■ Instructions to follow ■
In the memorandum and order below, which court will the case be sent back to?

Opinion
CIVIL ACTION NO. 4:15-CV-1644
09-15-2015
MEMORANDUM & ORDER
Before the Court is Plaintiff's Motion to Remand. After carefully considering the submissions of the parties and the applicable law, the Court decides that Plaintiff's Motion to Remand (Doc. No. 16) will be GRANTED once fees and expenses are paid. The Court will remand this action to the 157th Judicial District Court, Harris County, Texas, where it was originally filed. Because the Court will grant the Motion to Remand, Plaintiff's Motion for Leave to Amend his Complaint (Doc. No. 16) is DENIED as moot.
I. BACKGROUND
Plaintiff Edward Ngo ("Plaintiff") filed this action against Defendants PM/CTS, LLC, JSP Partners, LLC, Electronic & Technical Specialists, LP, McCutcheon Interests, Ltd., Mctech Staffing Services, LP, and Paul McCutcheon (collectively, "Defendants") on December 18, 2014, in the 157th Judicial District Court, Harris County, Texas. Defendants terminated Plaintiff's employment on December 23, 2013, and Plaintiff alleges that his termination was in violation of the Texas Commission on Human Rights Act ("TCHRA") and the Texas common law of torts. Plaintiff brings claims of national origin discrimination, disability discrimination, harassment, hostile work environment, retaliation, and intentional infliction of emotional distress.

■ The data ■
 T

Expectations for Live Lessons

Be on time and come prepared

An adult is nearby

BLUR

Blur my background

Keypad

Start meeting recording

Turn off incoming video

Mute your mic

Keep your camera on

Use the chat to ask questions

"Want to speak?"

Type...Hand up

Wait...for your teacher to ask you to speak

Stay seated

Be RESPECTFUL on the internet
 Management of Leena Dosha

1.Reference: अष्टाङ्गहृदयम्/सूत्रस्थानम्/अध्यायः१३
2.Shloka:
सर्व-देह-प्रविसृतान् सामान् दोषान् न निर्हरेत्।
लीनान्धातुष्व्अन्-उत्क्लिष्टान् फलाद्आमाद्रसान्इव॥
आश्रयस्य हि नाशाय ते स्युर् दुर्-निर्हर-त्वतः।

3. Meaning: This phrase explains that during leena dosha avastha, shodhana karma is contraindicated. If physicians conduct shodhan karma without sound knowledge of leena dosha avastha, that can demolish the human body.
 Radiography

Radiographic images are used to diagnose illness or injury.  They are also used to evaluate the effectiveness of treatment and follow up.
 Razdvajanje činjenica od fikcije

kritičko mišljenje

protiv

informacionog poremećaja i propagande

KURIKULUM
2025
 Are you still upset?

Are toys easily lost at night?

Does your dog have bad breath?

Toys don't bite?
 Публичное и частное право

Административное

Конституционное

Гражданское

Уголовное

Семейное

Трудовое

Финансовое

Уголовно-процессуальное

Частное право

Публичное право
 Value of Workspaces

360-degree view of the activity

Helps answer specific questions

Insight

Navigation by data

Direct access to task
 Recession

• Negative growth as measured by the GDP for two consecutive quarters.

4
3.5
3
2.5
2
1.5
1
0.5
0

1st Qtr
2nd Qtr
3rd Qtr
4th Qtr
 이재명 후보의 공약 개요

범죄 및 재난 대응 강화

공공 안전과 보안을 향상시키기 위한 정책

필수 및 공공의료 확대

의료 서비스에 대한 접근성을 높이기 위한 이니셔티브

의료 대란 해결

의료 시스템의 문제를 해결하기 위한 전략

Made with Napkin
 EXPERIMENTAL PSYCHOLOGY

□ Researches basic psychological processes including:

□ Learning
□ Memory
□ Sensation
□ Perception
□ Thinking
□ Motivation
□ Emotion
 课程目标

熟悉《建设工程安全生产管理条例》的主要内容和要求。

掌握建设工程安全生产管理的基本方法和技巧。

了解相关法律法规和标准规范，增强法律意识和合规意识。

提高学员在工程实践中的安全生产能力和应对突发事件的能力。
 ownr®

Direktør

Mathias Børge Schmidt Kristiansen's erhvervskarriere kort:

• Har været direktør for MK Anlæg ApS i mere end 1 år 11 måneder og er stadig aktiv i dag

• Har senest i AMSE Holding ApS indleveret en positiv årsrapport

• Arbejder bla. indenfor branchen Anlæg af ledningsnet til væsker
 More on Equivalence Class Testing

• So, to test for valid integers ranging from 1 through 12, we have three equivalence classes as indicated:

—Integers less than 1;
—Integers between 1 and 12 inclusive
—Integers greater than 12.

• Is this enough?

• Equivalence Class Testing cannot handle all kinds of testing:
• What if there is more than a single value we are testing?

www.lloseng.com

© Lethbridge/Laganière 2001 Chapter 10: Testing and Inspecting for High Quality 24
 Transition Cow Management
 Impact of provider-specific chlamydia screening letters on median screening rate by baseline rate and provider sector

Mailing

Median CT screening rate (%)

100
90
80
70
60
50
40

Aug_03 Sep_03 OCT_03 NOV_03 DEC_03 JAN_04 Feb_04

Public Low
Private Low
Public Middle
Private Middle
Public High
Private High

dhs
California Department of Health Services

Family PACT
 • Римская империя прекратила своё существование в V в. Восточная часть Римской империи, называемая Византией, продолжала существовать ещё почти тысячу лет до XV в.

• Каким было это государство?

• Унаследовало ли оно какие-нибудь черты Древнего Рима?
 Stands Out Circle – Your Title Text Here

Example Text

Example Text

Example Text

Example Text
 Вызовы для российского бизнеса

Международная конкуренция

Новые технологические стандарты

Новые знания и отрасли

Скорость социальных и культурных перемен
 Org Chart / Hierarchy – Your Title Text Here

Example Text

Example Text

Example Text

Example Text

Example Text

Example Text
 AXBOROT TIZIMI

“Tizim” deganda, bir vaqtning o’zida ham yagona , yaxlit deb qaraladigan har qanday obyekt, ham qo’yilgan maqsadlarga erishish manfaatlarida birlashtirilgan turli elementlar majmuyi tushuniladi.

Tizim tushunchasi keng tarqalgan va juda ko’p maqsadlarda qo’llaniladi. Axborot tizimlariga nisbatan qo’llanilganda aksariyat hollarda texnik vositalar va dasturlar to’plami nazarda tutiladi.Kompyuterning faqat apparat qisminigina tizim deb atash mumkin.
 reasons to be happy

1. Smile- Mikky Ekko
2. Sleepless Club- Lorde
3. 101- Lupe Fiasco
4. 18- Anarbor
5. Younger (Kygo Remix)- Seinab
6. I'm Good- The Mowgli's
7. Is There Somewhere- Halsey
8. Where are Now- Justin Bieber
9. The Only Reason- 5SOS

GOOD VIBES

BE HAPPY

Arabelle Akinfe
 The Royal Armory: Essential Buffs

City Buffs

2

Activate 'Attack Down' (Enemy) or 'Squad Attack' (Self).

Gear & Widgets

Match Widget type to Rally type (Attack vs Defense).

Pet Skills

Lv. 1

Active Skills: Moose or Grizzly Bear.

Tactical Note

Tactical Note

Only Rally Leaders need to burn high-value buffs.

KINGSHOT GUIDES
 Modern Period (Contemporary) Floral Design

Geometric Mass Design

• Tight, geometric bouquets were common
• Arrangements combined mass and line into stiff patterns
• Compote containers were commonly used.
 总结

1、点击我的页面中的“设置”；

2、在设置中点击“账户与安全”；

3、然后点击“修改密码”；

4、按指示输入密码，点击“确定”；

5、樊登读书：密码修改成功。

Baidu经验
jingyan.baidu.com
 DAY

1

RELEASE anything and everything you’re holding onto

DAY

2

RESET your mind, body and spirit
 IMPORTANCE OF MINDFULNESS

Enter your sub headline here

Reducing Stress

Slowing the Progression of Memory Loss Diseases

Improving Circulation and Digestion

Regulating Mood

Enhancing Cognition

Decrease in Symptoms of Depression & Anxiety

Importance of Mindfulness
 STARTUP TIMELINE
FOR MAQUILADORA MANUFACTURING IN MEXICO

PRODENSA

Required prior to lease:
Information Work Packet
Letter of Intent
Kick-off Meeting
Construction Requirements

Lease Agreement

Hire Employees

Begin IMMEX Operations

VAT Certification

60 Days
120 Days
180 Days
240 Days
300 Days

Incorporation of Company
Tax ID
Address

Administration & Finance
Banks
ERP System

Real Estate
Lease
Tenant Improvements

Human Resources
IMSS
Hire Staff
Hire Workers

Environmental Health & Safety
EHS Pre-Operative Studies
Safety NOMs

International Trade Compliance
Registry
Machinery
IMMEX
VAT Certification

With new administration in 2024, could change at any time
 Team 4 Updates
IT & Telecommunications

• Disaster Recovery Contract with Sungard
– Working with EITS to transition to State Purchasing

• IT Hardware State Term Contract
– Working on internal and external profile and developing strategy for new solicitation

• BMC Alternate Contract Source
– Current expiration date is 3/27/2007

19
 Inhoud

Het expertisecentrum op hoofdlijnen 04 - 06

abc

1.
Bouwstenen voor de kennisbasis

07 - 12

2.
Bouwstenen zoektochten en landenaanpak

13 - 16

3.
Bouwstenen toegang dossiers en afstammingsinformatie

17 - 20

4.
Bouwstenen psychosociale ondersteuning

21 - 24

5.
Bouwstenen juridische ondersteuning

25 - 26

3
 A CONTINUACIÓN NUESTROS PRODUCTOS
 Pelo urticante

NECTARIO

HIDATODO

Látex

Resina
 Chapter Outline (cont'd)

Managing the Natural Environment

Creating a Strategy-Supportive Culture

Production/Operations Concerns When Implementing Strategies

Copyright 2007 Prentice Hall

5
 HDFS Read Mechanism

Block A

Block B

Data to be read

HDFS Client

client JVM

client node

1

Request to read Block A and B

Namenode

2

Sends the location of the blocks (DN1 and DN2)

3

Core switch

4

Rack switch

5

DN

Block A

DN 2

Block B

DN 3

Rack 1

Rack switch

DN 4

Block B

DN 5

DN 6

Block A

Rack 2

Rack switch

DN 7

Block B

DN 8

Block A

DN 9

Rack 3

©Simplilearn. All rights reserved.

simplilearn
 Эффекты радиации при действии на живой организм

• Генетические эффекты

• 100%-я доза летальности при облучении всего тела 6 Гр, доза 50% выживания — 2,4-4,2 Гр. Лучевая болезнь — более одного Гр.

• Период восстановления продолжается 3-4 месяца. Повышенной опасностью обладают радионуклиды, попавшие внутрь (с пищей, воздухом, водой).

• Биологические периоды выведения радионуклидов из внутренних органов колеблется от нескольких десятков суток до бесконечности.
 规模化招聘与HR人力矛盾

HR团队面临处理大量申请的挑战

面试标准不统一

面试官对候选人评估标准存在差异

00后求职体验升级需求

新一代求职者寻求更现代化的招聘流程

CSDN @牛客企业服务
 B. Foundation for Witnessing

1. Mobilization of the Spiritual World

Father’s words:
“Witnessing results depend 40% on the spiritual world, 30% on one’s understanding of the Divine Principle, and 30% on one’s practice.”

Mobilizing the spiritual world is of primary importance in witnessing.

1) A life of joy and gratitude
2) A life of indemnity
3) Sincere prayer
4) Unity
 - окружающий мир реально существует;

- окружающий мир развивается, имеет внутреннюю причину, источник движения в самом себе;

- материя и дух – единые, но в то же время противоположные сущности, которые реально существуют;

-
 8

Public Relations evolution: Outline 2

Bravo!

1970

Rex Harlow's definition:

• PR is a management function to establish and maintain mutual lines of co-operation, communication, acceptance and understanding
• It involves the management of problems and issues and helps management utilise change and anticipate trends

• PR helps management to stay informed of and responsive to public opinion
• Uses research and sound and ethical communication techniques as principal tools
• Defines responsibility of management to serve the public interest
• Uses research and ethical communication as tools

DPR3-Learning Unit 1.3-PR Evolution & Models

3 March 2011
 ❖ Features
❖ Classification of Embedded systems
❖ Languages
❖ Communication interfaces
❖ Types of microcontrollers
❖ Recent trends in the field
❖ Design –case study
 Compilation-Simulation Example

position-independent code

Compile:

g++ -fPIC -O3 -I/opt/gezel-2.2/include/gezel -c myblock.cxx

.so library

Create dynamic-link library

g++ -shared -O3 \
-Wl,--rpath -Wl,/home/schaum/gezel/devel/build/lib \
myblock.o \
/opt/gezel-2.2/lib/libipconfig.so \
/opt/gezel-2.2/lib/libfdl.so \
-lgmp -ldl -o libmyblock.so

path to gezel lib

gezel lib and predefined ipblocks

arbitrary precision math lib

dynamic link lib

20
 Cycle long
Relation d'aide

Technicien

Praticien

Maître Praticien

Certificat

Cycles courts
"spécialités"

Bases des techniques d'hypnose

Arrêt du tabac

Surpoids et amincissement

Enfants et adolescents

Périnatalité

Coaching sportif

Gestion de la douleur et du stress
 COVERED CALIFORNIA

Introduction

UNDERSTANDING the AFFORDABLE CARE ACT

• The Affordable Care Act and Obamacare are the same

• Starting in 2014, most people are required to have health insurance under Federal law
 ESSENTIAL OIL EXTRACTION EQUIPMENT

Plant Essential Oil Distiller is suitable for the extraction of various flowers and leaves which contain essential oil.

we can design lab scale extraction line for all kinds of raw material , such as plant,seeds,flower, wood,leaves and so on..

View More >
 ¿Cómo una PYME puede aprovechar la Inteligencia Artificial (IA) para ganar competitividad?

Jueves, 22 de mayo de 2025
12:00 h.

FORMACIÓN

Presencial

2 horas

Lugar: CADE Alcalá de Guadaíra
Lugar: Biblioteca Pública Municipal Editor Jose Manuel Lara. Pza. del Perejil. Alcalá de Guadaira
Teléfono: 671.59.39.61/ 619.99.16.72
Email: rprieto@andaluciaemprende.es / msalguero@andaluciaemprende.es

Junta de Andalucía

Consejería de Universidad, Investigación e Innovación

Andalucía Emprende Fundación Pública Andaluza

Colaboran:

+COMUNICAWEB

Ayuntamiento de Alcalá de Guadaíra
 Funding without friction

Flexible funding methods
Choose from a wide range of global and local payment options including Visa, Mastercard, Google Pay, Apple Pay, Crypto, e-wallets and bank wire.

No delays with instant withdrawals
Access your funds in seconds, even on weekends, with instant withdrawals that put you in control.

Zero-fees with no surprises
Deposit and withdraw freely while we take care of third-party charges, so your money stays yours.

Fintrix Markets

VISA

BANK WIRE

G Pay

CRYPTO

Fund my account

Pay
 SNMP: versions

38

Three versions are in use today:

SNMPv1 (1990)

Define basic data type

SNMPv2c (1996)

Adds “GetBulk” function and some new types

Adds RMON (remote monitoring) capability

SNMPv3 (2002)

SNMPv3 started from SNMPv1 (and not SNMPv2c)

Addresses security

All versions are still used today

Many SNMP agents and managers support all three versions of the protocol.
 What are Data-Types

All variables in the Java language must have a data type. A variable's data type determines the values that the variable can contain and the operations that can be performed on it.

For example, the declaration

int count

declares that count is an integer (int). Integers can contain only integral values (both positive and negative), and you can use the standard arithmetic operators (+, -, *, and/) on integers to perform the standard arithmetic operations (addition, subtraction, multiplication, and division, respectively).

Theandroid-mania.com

■ Response ■
The 157th Judicial District Court, Harris County, Texas.